Как в Соноре, когда местный дон таким же холодным, оценивающим взглядом смотрел на непокорного пеона, прежде чем кивнуть головорезам. Молчание было опаснее крика. Оно подрывало авторитет. Оно требовало ответа. Жесткого. Окончательного.
¡Carajo!.. Ahora sí.
Приговор. Он не слышал приказа. Не видел жеста. Но в этой тяжелой, ядовитой тишине, повисшей между Датчем и склоненной фигурой у фургона, в этом отсутствии привычной снисходительной театральности — все было сказано. Гримшо была лишь тупым орудием. Датч видел истинную угрозу его порядку. И сейчас он даст волю гиене. Развяжет ей руки. Узаконит расправу.
Он знал, что сейчас произойдет. И знал, что остановить это — все равно что попытаться остановить лавину голыми руками. Бессилие подкатило к горлу горьким, удушающим комом. Он опустил взгляд на свою шляпу в руках, сжимая поля так, что кожа перчаток скрипела. Бесполезно. Как тогда в Соноре… Это чувство — гвоздем вбитое в память. Бессилие и ярость на него смешались воедино.
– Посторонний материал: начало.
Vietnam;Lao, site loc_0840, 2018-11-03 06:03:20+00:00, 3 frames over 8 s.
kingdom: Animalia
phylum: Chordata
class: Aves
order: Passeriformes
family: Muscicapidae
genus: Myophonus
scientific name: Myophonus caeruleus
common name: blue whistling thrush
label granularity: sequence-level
Датч стоял неподвижно несколько секунд, вслушиваясь в звенящую тишину за шатром. Его лицо было каменной маской, но напряжение в нем читалось в каждой жилке. Потом он медленно, с подчеркнутой театральностью, провел рукой по лицу, будто снимая усталость философа, обремененного глупостью мира.
Хавьер резко опустил взгляд, будто камень на его сапоге требовал немедленного внимания. Пыль, трава, трещина в высохшей грязи — все стало невероятно важным.
Не смотри сюда, chica.
Мысль прожгла, острая и горькая, как перегар после плохой текилы.
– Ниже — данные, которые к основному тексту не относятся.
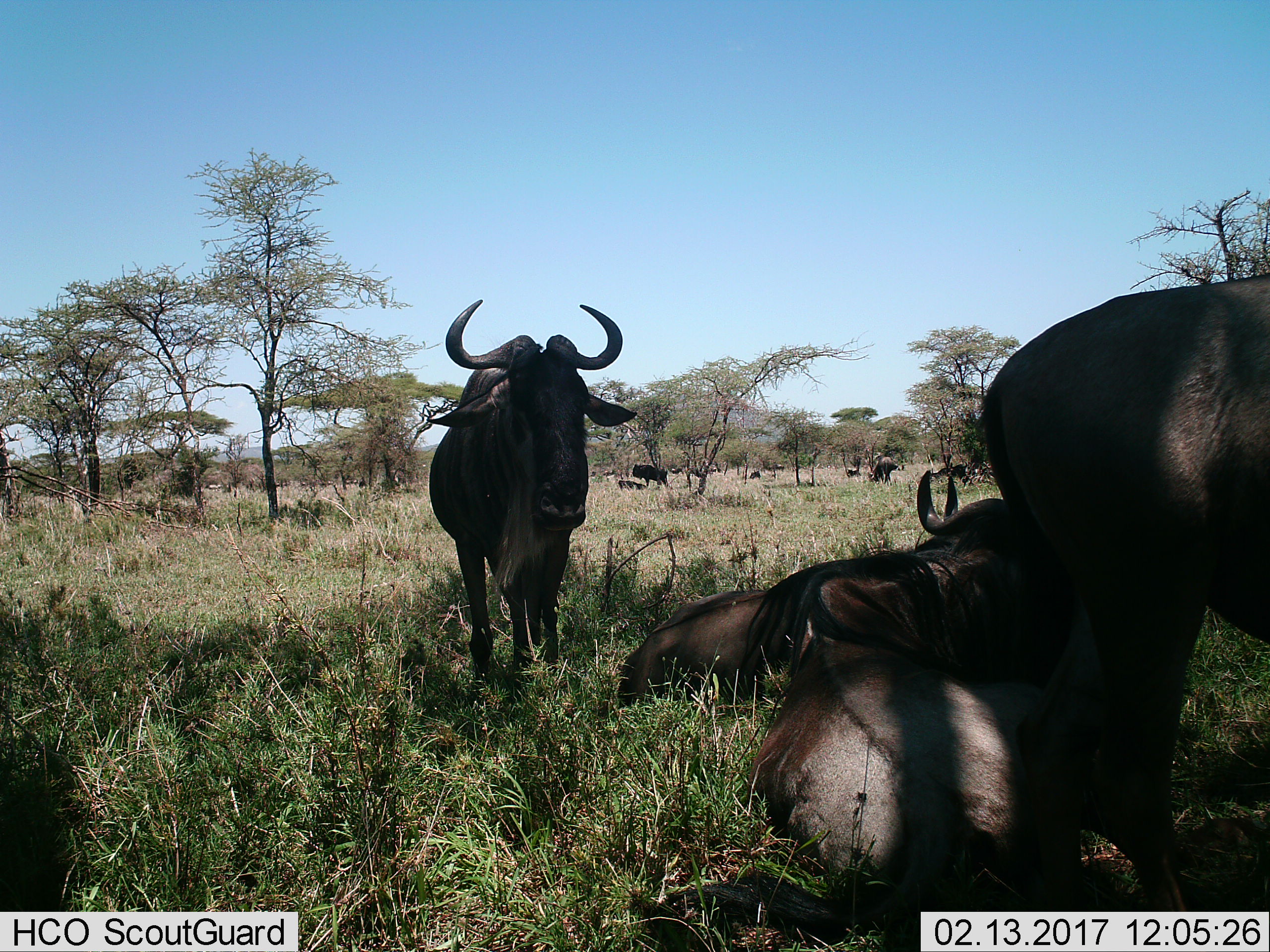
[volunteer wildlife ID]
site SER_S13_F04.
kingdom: Animalia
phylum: Chordata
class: Mammalia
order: Artiodactyla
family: Bovidae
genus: Connochaetes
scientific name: Connochaetes taurinus taurinus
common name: blue wildebeest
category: wildebeestblue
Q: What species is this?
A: Wildebeestblue (blue wildebeest) (Connochaetes taurinus taurinus).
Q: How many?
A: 11-50.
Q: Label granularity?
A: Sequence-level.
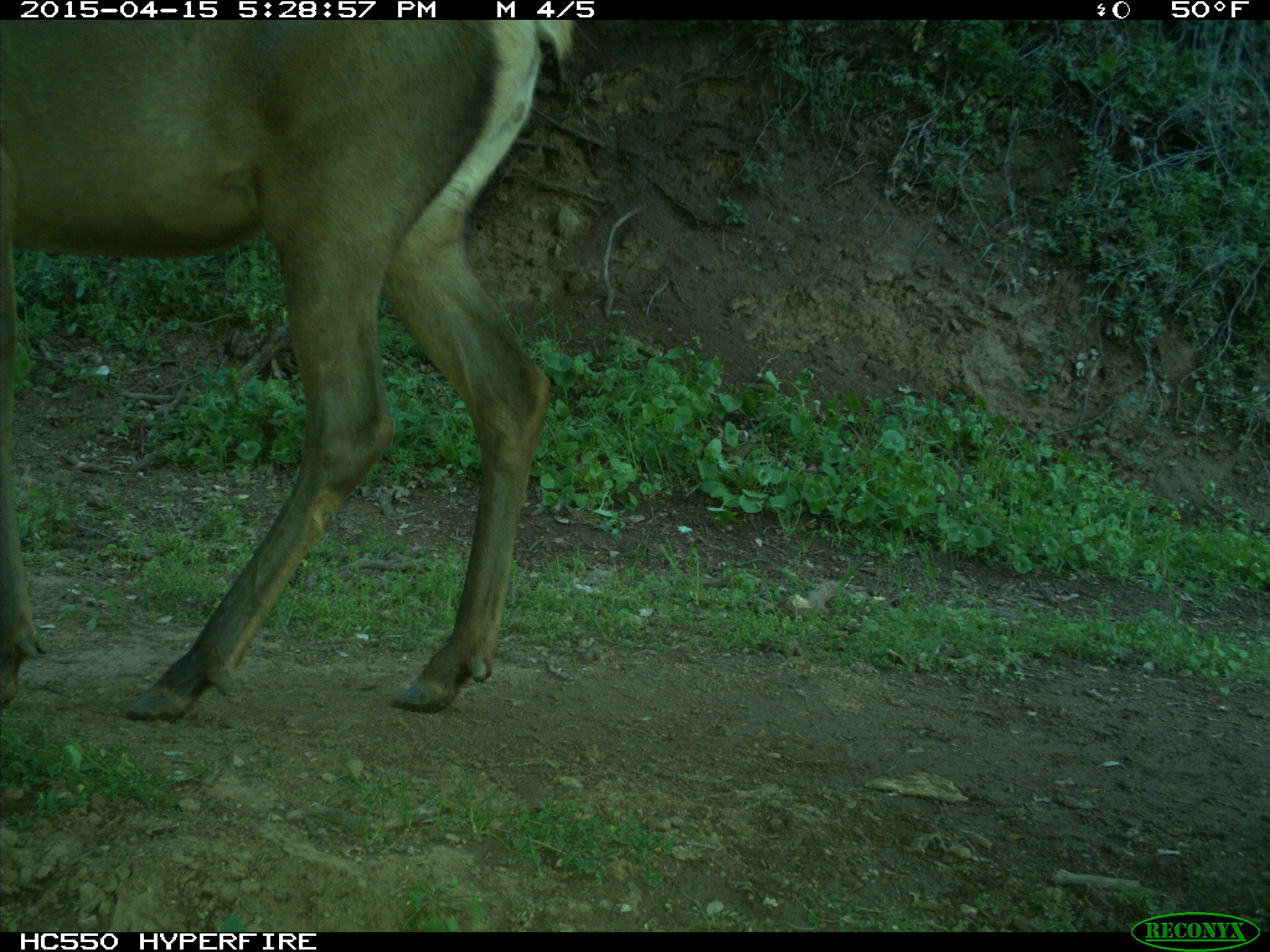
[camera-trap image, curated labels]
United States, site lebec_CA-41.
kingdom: Animalia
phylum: Chordata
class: Mammalia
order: Artiodactyla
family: Cervidae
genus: Cervus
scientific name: Cervus canadensis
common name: elk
Cervus canadensis (elk).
Por favor, no me mires ahora.
Он чувствовал тяжесть взгляда Датча на своей спине — холодный, оценивающий, как прицел на затылке. Давление было почти физическим. И этот страх — липкий, иррациональный — что ее глаза, острые и голубые, как лед на горном ручье, поднимутся и найдут его. Не Датча, не Гримшо — его.
Застывшего. Молчащего. Позволяющего этой пьяной гиене шипеть и нависать.
¿Por qué?
Он не боялся за нее в этот миг — страх был глубже, липче. Боялся того, что она УВИДИТ. Не просто бандита, исполняющего роль. А трещину. Что-то спрятанное глубоко под кожей, под маской цинизма и верности «семье». Что-то, что он сам едва ощущал — смутное, корчащееся чувство предательства.
Но предательства чего? Не Датча. Не лагеря.
Себя. Какой-то своей, едва знакомой, забытой части. Той, что узнала в ее письме — в трепете пальцев над бумагой — отголосок собственного бегства в музыку. Той, что услышала в ее шепоте «Gracias» эхо Соноры.
Pero ¿qué parte? ¡Carajo, no lo sé!
Знание было как туман — ощутимое, но неоформленное. Просто внутренний слом, щемящий под ребрами, как старая плохо зажившая рана, когда ненастье. И он дико боялся, что она — эта заложница с глазами, видящими слишком много, — увидит эту трещину в нем раньше, чем он сам поймет, что она там есть.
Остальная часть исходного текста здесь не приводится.